How Setting Boundaries Can Help You Avoid Caregiver Burnout


By Elaine McLeod

SanchezWhen loved ones have a medical emergency, it is normal and necessary to push your own needs aside in order to take care of them. However, once the crisis is over, in order to avoid caregiver burnout, it will be necessary for you to find ways to take care of yourself.

My mother established a firm boundary with my dad a few months after he suffered his first stroke. In a letter she wrote to me, she said, “The one place where I don’t give in to Quentin is when I want to sit up and read at night. He never liked me doing that when he was well. Now he says that the light being on in the living room and the noise of the turning pages is keeping him awake. Last night I pointed out that he didn’t have any trouble sleeping in the morning when I’m working. The TV can be on. The dishwasher can be running. The phone can be ringing, people can be coming and going, and he can sleep like he’s dead. So I told him if he can’t sleep at night while I’m reading, he will just have to stay awake.”
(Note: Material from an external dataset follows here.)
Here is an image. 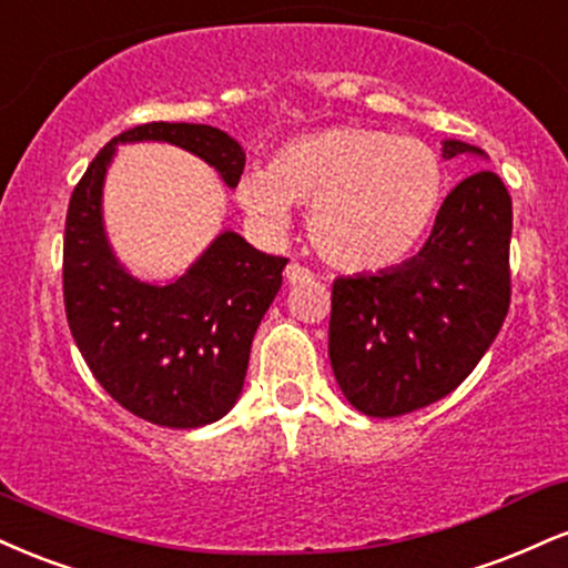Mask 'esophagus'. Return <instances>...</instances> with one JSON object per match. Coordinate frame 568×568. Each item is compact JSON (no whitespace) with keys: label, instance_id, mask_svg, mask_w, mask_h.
Segmentation results:
<instances>
[{"label":"esophagus","instance_id":"1","mask_svg":"<svg viewBox=\"0 0 568 568\" xmlns=\"http://www.w3.org/2000/svg\"><path fill=\"white\" fill-rule=\"evenodd\" d=\"M284 276H286V282H290V284H308V282H313V271L305 268V265H300V263L286 265Z\"/></svg>","mask_w":568,"mask_h":568}]
</instances>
Reading books and writing letters helped my mother cope with her isolation, loneliness, and stress. After she “explained” things, it didn’t take long for Dad to understand and accept that once she tucked him in and kissed him goodnight, he was not to bother her.

Three Steps To Establishing Boundaries

  1. Accept that self-care is not selfish. Maintaining your own physical and emotional health will help you avoid caregiver burnout and compassion fatigue.
  2. Be consistent and firm. Determine the best time of day to do something you enjoy, then do it every day. Make sure everyone knows that this is your time, and be very clear that you do not want to be disturbed.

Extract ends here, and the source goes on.